I am seven years old and it is Saturday morning. I spring out of bed and rush to the living room to find my brother sitting in front of the TV set watching our weekend cartoons. I take a seat next to him as we view the adorable antics of a pink circle named Kirby.
Fast forward ten years and I am 17. It is Saturday morning (more like afternoon,) and I drag myself out of bed and scuttle to the living room to find my brother sitting in front of the TV set, waiting for me. I plop down on the couch next to him as he presses play and we view the crazy antics of twins, Dipper and Mabel Pines.
Fast forward two years and here I am now, 19 years old, my brother 21. I sit in my dorm room and all of the sudden hear my phone buzz. I look down and see a text from my brother, a picture of Donald Trump with tiny, baby hands. Absolutely no context. I smile as I think about my weird brother and how much I miss him.
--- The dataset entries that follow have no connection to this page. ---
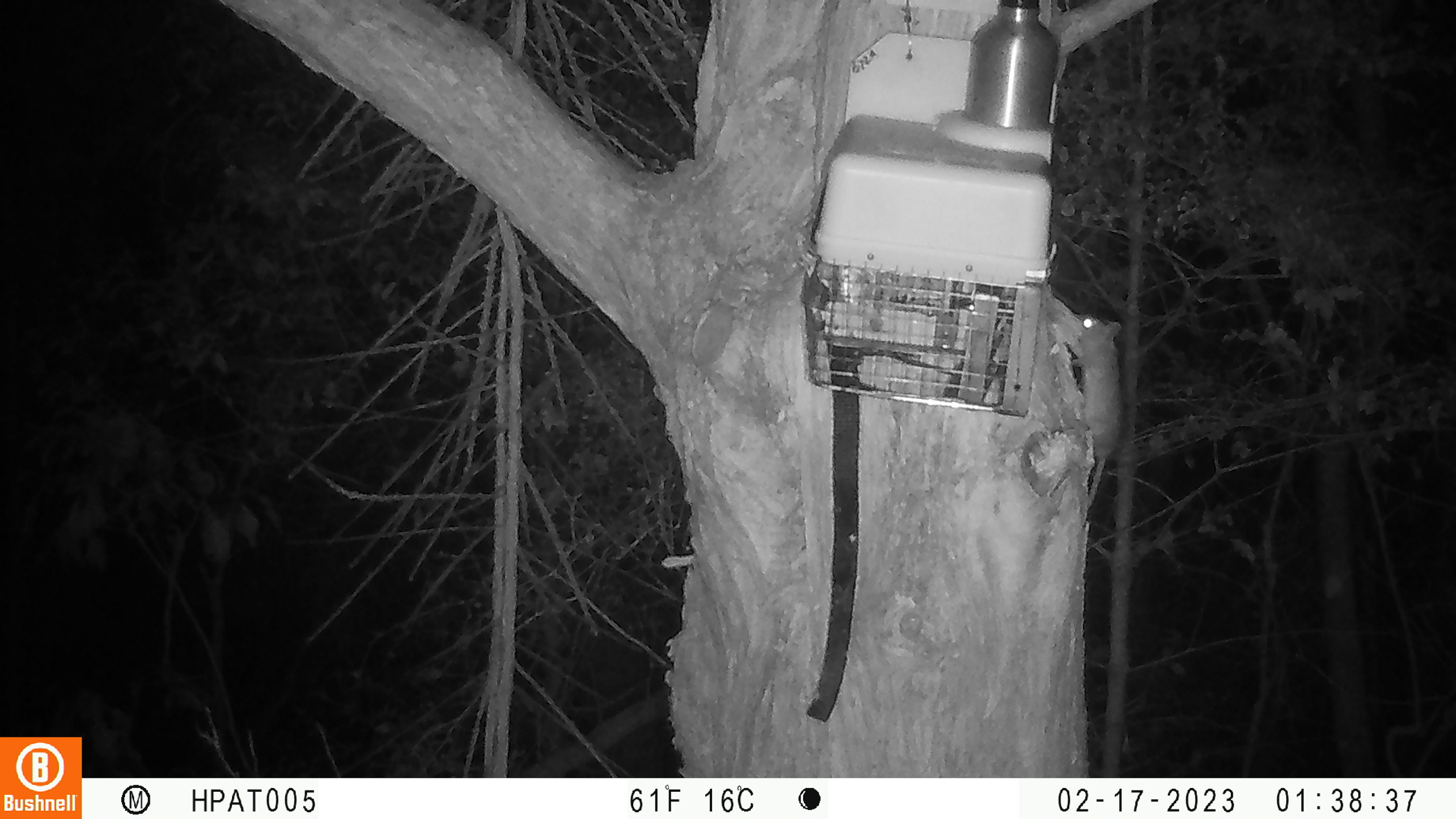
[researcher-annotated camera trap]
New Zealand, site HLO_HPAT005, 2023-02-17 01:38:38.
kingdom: Animalia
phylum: Chordata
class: Mammalia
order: Rodentia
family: Muridae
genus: Rattus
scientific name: Rattus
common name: rat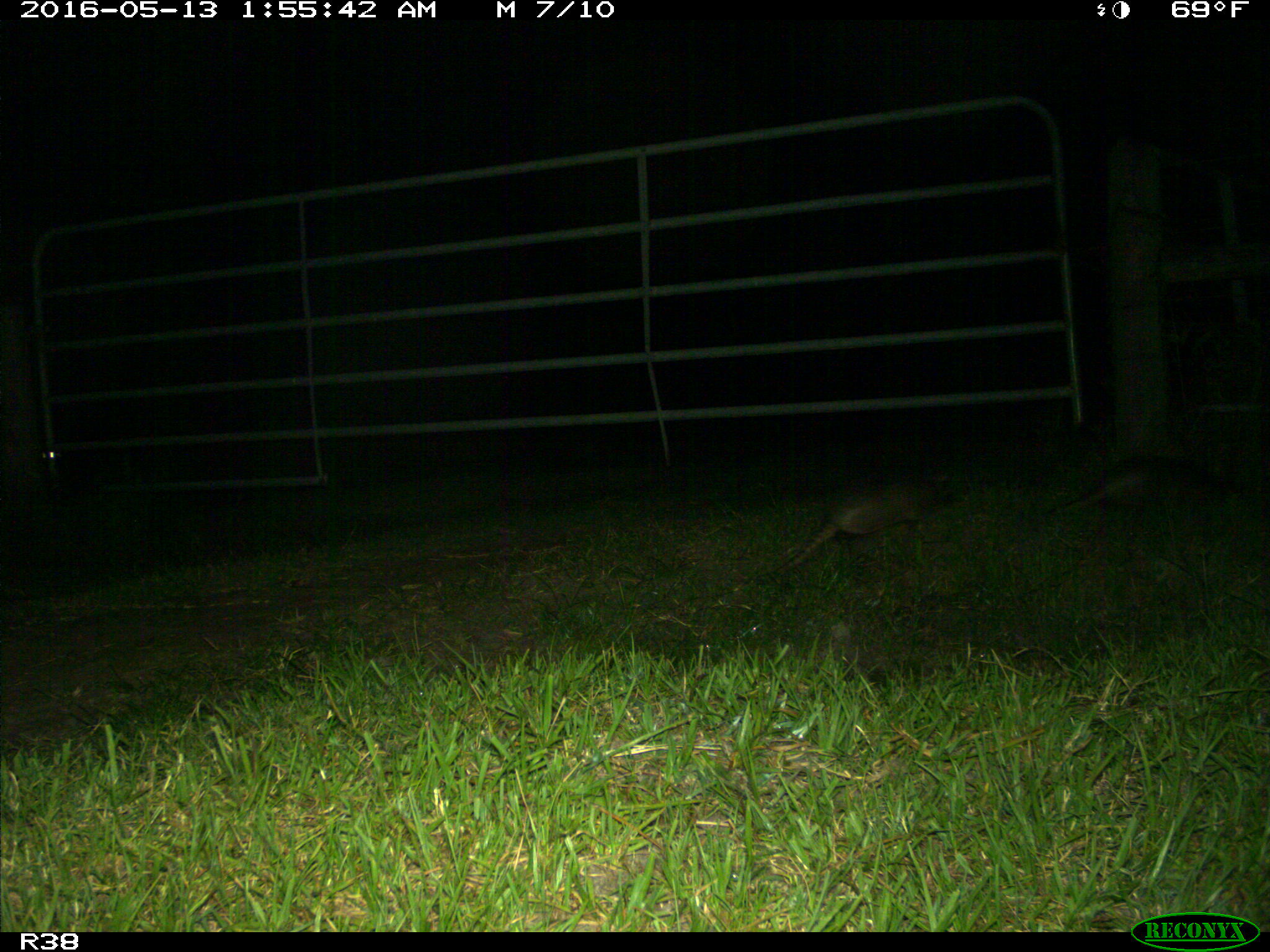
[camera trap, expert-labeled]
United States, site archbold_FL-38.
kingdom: Animalia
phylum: Chordata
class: Mammalia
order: Cingulata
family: Dasypodidae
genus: Dasypus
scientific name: Dasypus novemcinctus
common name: nine-banded armadillo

Ever since my brother and I were little, we have been closer than most siblings. He used to speak for me when I was too scared to talk. I used to pour his “tea” while he sat across from me in his Scooby-Doo pajamas posing for my mom to take pictures. He was my best friend. In fact, he still is my best friend. My brother is the only man (besides my dad,) who will always be there for me, even though we go to two different colleges in two different cities and have two different plans for our lives.
Even though we fought nonstop until we were 14 and 16, I knew we always had each other’s backs. I would yell at people for making fun of him and he would give stern talking to’s to boys who hurt me. He is the best brother in the world.
I know that may seem like a wild claim, but it’s true! He is the best brother. (And, of course, I’m the best sister ever. In the history of the world. I’m kind of a legend.) What other brother would play with Polly Pockets with his sister to make her happy? What other brother would let his little sister play the character that he wanted in the video game just because she wanted it? What other brother would hug his sister in public while she cries because she literally cries at everything and, unfortunately, has no control over her tear ducts and emotions? None other than my brother. (Unintentional rhyme there. Just thought I’d point it out.)
My big brother is one of the most supportive people in my life, and he cares about me so much that I can feel it everyday, even when I am not with him. There’s no other brother I’d rather be confused as a twin with. He makes me laugh with his silly pictures of Nicholas Cage’s head photoshopped onto random things and corny dad jokes.
So here’s to you, Alfred. Thank you for inspiring me to always try my hardest and to be better than you. (It’s okay, just some friendly, one-sided, sibling competition.) But seriously, thank you for being the best brother ever. I wouldn’t rather be woken up at 6 a.m. on Christmas morning by anyone else.